To claim legitimate purchase on the use of reason, atheists must be willing to pay the intellectual costs associated with its use. If they cannot, then their use of reason in debate is unlawful: One cannot use tools whose very existence and reliability cannot be given sufficient account by one’s cosmology and ontology. Atheists are using tools for which they have not paid. This is, in effect, a form of apologetics shoplifting.

When atheists explain reason as merely a form of cortical activity in specific locations in the brain, Catholic apologists must identify this maneuver as a vapid answer — as a smokescreen masking their evasion of the question about the very nature and origin of reason. It goes without saying, of course, that human reasoning is made possible by the physiological makeup and activity of the brain. This does not, however, explain the origin or nature of reason — a nature that is, it can be argued, much more than the physical organ and its operations that make the exercise of reason possible.

Physiology and brain activity is not reason, and the human brain is not reason’s ultimate origin. To say there is a physiological basis for the exercise of reason is not the same as saying reason is itself a material reality or that reason, an immaterial reality, could somehow arise from a material reality.

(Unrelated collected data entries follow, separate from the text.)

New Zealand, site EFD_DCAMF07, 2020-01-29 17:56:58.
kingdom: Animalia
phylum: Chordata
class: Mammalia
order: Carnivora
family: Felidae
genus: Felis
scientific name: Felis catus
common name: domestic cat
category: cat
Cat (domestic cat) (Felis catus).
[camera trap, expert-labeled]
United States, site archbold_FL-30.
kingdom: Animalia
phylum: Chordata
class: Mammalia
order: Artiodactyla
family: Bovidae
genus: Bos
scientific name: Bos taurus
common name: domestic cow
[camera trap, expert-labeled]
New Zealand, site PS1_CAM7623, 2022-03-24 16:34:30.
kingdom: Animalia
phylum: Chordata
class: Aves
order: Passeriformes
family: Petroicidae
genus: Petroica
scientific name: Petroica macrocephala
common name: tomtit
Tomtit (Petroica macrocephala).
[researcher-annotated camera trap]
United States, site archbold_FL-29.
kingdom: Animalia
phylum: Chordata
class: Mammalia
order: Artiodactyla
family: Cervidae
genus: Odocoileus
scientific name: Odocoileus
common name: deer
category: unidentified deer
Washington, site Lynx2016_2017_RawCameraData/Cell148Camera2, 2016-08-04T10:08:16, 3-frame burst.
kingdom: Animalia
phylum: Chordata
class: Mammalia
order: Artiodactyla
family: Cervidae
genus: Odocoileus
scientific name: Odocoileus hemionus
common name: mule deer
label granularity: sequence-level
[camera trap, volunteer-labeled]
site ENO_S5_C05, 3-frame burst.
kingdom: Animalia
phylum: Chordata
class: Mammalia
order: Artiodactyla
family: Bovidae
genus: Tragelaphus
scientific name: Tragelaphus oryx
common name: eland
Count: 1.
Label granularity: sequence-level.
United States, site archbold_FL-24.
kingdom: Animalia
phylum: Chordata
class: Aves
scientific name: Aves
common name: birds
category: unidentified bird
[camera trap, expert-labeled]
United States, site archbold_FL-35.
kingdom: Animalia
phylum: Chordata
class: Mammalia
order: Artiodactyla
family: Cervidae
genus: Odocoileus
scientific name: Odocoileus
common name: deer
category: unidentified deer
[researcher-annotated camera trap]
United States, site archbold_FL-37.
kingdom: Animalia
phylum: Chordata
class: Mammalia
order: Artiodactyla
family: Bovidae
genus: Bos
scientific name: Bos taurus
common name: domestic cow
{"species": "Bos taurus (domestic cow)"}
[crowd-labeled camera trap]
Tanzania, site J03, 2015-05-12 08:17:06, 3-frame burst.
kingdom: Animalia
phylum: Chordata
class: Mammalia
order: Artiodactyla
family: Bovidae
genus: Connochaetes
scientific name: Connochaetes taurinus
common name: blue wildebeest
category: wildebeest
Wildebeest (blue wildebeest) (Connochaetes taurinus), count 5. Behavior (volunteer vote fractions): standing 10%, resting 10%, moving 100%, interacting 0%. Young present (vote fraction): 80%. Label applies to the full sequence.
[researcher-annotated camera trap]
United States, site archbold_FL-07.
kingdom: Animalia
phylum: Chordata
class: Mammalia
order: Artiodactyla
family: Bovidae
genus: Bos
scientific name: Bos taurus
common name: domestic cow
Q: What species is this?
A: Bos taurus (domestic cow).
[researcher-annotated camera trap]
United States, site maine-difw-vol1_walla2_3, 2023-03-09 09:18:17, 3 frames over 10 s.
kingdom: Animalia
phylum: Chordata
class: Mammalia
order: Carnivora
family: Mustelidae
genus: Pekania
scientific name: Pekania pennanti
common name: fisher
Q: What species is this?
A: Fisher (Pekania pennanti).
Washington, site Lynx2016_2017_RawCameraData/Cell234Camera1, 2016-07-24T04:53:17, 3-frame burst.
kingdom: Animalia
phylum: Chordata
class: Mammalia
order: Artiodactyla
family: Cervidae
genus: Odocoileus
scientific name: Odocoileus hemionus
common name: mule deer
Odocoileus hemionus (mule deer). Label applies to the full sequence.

In the legal system, shoplifting is usually classified as a misdemeanor. But in the grand scheme of life, this atheistic shoplifting is a felony, a capital offense. Atheists are the victims of their own felonious thinking, and your effort to win them over by offering a reasoned apologetic for God’s existence is also an effort to save them from themselves. To do so, you may have to prevent them from shoplifting the tools of reason and science and show them how truly defenseless their position is.

To establish the credibility of their argument, atheists must bring their epistemological presuppositions out into the light of day and provide a reasonable and persuasive case for their validity. They must explain how they can know what they claim to know through science and reason within the limitations of a universe composed of exclusively material elements. If they are unable to do so, they must confront the irrational and unscientific nature of their worldview and be held accountable for their acts of apologetics shoplifting.

Francis X. Cronin is a writer, educator and administrator

with the Nashville Dominicans at Aquinas College and

at Overbrook School in Nashville, Tennessee.